Fale-se de imigração
A imigração é, como tantos temas do mundo de hoje, tabu. Falar de imigração passa para o patamar de racismo mais rapidamente do que se consegue explicar a um radical que a liberdade de expressão serve o que gosta de ouvir, mas também o que não gosta.
É por isso que se deve mesmo falar sobre imigração. Até porque a chegada do tema já tem pecado por tardia noutros lugares pela Europa fora, com consequências difíceis de reverter por esse atraso. Em Portugal, já são mais de um milhão de residentes estrangeiros (apenas os que sabemos que estão cá – legais), correspondem a 10% da população. Tiveram um crescimento de aproximadamente 58% entre 2020 e 2023, segundo dados da FFMS, correspondente a cerca de 380 mil novos imigrantes em três anos, recebidos num país com 10 milhões de habitantes. É difícil de acreditar na capacidade para responder a um crescimento tão acentuado sem que o mesmo resulte em falta de condições para que estas pessoas possam viver com dignidade. Um contexto desfavorável ao seu saudável acolhimento pela chegada desmedida e abrupta, que não educa nem suaviza a postura dos portugueses perante a mudança, que acaba por ser inorgânica por tão marcantes diferenças culturais. Um convite à criação de situações potencialmente problemáticas. Um país que é seguro até que deixe de o ser. E depois é tarde, tem sido para outros.

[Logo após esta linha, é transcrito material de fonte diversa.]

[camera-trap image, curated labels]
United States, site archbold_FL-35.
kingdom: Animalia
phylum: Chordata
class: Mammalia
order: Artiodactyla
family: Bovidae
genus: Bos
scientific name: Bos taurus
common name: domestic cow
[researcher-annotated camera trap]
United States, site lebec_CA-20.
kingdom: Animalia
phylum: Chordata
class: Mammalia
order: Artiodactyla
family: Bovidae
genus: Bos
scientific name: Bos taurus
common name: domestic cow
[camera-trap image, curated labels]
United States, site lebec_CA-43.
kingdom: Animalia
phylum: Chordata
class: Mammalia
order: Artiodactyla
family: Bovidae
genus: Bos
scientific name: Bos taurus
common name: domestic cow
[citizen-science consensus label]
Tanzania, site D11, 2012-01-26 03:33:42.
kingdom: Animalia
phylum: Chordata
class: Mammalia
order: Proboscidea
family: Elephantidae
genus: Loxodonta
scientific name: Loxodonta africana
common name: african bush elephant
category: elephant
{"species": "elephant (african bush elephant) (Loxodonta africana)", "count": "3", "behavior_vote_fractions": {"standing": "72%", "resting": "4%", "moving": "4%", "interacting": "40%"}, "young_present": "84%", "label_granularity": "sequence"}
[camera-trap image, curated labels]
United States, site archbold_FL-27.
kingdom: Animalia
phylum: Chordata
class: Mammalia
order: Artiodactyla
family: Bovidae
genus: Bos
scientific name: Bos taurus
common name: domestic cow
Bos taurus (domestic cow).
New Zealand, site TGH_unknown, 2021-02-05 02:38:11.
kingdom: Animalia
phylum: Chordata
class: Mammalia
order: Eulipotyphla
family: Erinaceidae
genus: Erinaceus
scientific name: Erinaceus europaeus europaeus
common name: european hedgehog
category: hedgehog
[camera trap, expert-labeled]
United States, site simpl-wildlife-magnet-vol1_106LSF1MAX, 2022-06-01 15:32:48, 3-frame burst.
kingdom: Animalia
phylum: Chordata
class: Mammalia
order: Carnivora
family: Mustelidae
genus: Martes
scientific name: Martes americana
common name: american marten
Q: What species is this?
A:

É por se ter tornado um tema tão sensível e evitável que sobra quase por inteiro para a exploração de extremistas. Por isso o mal-entendido com o Martim Moniz – bairro problemático onde já aconteceram operações semelhantes devido a queixas dos moradores relativamente à falta de segurança. Pela ansiedade política com que o Governo, desesperado pela conquista de eleitores recetivos ao discurso da extrema direita, protagonizou uma tentativa arrependida de reclamar créditos por uma operação policial que, para além de aparentar algum exagero numa atuação que não transmite segurança a ninguém, acabou por se revelar mais espalhafatosa do que eficiente. Um suposto combate a perceções com propagação de novas pela (extrema) esquerda política, que aproveitou a oportunidade para distribuir cravos e banalizar coisas sérias, sugerindo uma associação a práticas de regimes autoritários do passado, e condenando uma operação da qual os imigrantes que tentaram vitimizar não eram os visados.
A realidade é que a economia portuguesa precisa de mão de obra imigrante neste momento. Devido a problemas estruturais no mercado de trabalho, essa mão de obra barata permite ganhar tempo para se evitar uma correção agressiva e se poder agir no sentido de estimular politicamente uma gradual. Há profissões que não são valorizadas o suficiente ao nível salarial para atrair portugueses, e, sem os imigrantes, esse ajuste levaria a um consequente aumento de preços que poderiam provocar uma inflação generalizada.
Mas há outros desafios com a imigração – essa cedência envolve sacrifícios; riscos à identidade e cultura, e por isso deve ser equilibrada. O curto prazo pode-se colmatar dessa forma, mas o longo exige reformas e ajustes do mercado que a própria imigração em massa bloqueia. E é lógico que promova resultados favoráveis na Segurança Social – mais uma vez é um olhar sobre o curto prazo que constata a normalidade de que a primeira geração o faça sendo que os benefícios acontecem principalmente durante a reforma. Para ser analisado de forma séria, é necessário mais tempo. Nessa fase, quando o efeito positivo passar, sobrará a dependência da imigração que poderá representar a transformação do país como o conhecemos.
Um fluxo de imigração controlada é o que oferece mais garantias de estabilidade, no curto e no longo prazo.